### SELECTED PASSAGE

>> Begin

But ironically, for all the hard-ons it seeks to inspire in our beleaguered protagonist, the second half of the play is remarkably limp as far as narrative drive is concerned. After poor Jamie is drugged and drugged over and over again and seduced into having aggressive – though it must be said, not entirely unsatisfying – sex with Diana, the play abandons its previously established vein of cheeky black humour and simmering tension in favour of a terminal descent into tired ‘torture porn’ territory. 

That Buckle is a fan of the in-yer-face theatre genre will surprise absolutely nobody – at least, not those who have followed the trajectory of Unifaun Theatre with even a fleeting sideways glance over its admirable run – and let’s face it, we all knew Unintended was heading towards a gory climax of some kind. But the problem is neither that the violence and degradation on display are ‘too much’, and neither, really, that this was a predictable move for the debut play by Unifaun’s founder and producer. The issue is one of simple story structure.

>> End

### Records from a data source
>> Begin

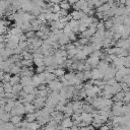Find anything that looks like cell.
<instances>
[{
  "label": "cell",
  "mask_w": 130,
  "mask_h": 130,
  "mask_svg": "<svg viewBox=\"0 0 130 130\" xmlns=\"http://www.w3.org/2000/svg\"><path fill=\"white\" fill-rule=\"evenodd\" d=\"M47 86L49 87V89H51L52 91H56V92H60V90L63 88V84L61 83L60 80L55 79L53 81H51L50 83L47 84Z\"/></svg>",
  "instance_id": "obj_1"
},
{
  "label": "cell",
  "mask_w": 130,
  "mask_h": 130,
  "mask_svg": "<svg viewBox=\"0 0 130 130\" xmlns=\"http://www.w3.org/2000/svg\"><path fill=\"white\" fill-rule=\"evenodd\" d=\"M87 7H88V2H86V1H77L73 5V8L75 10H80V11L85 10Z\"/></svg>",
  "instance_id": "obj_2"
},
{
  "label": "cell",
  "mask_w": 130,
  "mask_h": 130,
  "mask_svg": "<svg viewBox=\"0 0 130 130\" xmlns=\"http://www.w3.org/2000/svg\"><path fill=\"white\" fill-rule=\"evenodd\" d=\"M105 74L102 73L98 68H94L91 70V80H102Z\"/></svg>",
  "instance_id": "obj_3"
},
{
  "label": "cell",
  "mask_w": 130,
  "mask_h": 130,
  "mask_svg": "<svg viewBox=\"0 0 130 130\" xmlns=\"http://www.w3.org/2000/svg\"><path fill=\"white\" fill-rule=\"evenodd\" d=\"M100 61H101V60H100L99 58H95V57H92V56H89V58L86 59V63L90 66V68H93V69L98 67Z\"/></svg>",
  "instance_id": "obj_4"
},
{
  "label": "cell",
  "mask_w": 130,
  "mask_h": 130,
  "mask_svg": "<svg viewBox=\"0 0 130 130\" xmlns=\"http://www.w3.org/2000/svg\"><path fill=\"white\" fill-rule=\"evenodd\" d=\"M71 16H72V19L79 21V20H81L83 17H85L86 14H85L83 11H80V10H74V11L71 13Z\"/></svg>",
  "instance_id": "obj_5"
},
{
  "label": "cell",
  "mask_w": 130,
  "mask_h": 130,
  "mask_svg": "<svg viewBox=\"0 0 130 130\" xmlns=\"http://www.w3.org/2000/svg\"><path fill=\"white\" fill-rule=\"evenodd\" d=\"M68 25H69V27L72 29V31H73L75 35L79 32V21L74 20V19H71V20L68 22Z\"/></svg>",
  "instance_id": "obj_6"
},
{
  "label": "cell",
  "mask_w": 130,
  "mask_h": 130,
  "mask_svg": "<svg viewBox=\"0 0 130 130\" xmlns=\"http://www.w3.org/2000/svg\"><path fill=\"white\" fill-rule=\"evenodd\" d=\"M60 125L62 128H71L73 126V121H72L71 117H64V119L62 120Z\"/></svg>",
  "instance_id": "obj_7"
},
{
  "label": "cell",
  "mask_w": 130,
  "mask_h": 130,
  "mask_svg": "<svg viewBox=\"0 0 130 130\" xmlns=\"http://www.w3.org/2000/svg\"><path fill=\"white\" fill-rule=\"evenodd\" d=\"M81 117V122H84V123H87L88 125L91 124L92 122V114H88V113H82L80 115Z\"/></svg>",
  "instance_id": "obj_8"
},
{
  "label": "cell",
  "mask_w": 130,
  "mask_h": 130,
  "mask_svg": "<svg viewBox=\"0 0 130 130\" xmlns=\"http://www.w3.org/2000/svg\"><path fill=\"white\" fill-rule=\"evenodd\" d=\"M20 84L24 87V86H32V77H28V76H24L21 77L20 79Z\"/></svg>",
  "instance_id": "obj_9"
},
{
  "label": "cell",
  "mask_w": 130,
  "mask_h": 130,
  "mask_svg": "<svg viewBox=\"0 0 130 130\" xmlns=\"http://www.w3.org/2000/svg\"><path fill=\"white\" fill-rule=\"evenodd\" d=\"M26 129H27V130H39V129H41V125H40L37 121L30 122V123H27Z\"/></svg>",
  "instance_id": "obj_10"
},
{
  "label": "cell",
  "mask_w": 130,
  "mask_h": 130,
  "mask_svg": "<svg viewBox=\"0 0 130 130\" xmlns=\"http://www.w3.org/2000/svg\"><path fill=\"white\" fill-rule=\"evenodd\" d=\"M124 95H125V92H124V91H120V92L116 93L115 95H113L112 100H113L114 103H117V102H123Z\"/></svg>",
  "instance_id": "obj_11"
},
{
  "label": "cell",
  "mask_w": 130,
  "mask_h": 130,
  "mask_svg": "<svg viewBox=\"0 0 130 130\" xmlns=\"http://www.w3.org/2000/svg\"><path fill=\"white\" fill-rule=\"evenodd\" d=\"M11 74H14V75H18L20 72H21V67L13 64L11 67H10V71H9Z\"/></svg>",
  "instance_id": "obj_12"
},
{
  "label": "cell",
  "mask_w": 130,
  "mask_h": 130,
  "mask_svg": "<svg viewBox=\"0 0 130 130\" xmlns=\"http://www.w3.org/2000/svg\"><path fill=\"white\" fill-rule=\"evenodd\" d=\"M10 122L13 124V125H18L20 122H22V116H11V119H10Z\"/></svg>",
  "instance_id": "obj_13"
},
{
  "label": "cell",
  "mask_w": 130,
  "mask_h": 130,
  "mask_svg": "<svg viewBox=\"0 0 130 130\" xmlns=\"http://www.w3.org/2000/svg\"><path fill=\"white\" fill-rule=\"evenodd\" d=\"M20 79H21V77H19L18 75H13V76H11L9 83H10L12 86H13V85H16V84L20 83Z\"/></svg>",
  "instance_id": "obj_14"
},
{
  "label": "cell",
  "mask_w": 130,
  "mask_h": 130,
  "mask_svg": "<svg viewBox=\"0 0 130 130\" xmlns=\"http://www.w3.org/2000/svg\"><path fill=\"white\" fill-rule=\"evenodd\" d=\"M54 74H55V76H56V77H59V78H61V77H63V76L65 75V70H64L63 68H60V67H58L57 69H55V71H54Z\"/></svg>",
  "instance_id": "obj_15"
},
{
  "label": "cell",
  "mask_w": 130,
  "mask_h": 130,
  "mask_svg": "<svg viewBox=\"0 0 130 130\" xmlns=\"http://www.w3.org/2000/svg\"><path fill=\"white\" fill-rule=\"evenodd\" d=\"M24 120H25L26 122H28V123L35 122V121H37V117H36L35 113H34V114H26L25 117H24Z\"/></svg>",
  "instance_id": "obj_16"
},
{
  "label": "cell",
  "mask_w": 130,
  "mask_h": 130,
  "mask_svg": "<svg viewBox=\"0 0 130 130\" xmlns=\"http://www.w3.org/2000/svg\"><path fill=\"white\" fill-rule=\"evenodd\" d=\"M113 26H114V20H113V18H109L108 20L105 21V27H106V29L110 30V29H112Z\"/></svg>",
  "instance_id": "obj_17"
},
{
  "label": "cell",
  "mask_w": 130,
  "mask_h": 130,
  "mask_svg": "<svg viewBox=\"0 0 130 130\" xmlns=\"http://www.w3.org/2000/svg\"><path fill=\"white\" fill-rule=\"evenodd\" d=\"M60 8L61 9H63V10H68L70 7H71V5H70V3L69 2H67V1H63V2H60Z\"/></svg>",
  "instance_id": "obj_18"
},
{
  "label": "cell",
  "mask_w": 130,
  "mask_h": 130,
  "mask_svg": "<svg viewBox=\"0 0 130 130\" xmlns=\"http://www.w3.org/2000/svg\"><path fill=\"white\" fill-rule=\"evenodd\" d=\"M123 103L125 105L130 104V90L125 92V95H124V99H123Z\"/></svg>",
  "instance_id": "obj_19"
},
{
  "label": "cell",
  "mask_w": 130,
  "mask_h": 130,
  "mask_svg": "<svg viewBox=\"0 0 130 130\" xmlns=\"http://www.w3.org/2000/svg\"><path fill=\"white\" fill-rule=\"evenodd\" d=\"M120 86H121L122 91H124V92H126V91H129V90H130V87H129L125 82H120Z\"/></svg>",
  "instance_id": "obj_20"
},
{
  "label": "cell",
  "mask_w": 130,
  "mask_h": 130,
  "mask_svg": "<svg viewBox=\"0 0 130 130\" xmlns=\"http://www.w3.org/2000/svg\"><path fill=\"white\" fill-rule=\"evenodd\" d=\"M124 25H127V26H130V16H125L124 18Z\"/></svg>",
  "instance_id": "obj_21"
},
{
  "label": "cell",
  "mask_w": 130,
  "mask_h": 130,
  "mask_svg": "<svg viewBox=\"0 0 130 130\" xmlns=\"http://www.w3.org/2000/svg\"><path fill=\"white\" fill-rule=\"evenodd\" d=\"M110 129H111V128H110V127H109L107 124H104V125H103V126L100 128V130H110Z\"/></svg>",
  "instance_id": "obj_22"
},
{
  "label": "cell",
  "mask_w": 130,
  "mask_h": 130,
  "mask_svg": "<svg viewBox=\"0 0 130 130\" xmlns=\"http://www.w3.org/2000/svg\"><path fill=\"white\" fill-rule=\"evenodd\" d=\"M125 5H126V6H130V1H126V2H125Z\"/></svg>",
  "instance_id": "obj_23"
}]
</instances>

>> End

### EXERCISE PROMPT
Extend the theater review of Unintended with new prose that follows on from its last sentence.

### WRITTEN RESPONSE
Jamie’s torture arrives with very little contextual drama to make it feel like a fully-rounded affair. Yes, there’s something of a ‘ticking clock’ in Lily-Anne getting ready off-stage, and the possibility of her discovering her parents in the act (or various acts, as it happens). But given how Lily-Anne herself coos in pleasure as her father suggestively nibbles on her earlobe, the audience knows that any surprise she may derive from catching them with Jamie would be minimal. Another problem is that, while Jamie’s backstory does help the play’s themes come to full bloom in a surreal coda that evokes both David Lynch and Donnie Darko, its revelation comes far too late for the torture to feel anything but a numbing exercise in shock.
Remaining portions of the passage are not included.